Neville: Doświadczenie nam pomoże
Phil Neville wierzy, że duże doświadczenie będzie niezwykle pomocne graczom Evertonu przy okazji jutrzejszego pojedynku z Liverpoolem. Drużyny spotkają się na Wembley, gdzie zagrają o finał Pucharu Anglii.
- To daje ci zaufanie, kiedy grałeś wcześniej kilkukrotnie na Wembley i odnotowywałeś tam dobre rezultaty. Ponadto nie będziesz onieśmielony wielkością obiektu, rozmiarami szatni, czy innymi aspektami.

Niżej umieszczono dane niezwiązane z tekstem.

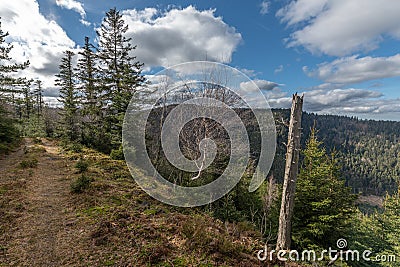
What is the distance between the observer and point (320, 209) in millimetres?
11562

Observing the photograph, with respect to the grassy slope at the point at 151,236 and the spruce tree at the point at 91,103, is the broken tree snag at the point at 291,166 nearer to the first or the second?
the grassy slope at the point at 151,236

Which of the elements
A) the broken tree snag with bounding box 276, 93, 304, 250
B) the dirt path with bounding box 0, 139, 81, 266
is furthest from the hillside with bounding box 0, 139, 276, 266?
the broken tree snag with bounding box 276, 93, 304, 250

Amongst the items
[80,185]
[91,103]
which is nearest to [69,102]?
[91,103]

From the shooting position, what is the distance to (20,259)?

- Mamy w składzie piłkarzy, którzy występowali już na Wembley choćby z reprezentacją Anglii. Jako zespół prezentujemy się naprawdę dobrze i musimy zagrać na poziomie naszych ostatnich standardów, jakie sobie narzuciliśmy.
- Po finale w 2009 roku zastanawiałem się, kiedy znów będzie nam dane zagrać na Wembley? Otrzymaliśmy swoją okazję i chcemy zrobić wszystko, by znaleźć się w wielkim finale i ponownie tu przyjechać.
- Zawsze powtarzam, że Wembley to prawdopodobnie najwspanialszy obiekt na świecie do grania w piłkę i właśnie tu Everton musi pokazać wszystkim swoje wielkie aspiracje.
- To wszystko niezwykle mnie ekscytuje. Kocham tego rodzaju spotkania.
- Uwielbiam tę rywalizację, szczególnie na Wembley. To niesamowity obiekt, gdzie jesteś zobligowany do zwyciężania.
- Wystąpią 2 kluby ze wspaniałą historią. Będziemy świadkami ogromnej, ale i przyjemnej rywalizacji. Jestem przekonany, że fani udający się na Wembley będą dumni, że zagrają tu dwie drużyny z Merseyside.
- Liverpool pokonał nas w tym sezonie dwukrotnie. Mają w swoich szeregach piłkarzy klasy światowej, którzy są doświadczeni na tym poziomie gry. Musimy skoncentrować się na sobie i swej pewności w grze, którą budowaliśmy w ostatnich tygodniach.
- The Reds zdobyli Carling Cup, nie mają już szans na 4 miejsce w lidze, więc wszystkie siły odłożyli na FA Cup. To dla nich kolejna okazja na trofeum w bogatej klubowej gablocie. Tak samo jest jednak w naszym przypadku. Wszyscy zamierzamy zdobyć ten puchar dla kibiców.
- Można opowiadać o wyborach i decyzjach, jakie podejmowali ostatni Moyes, czy Dalglish, ale jutro i tak nie będzie to miało znaczenia, gdy piłka zostanie po raz pierwszy kopnięta na placu gry.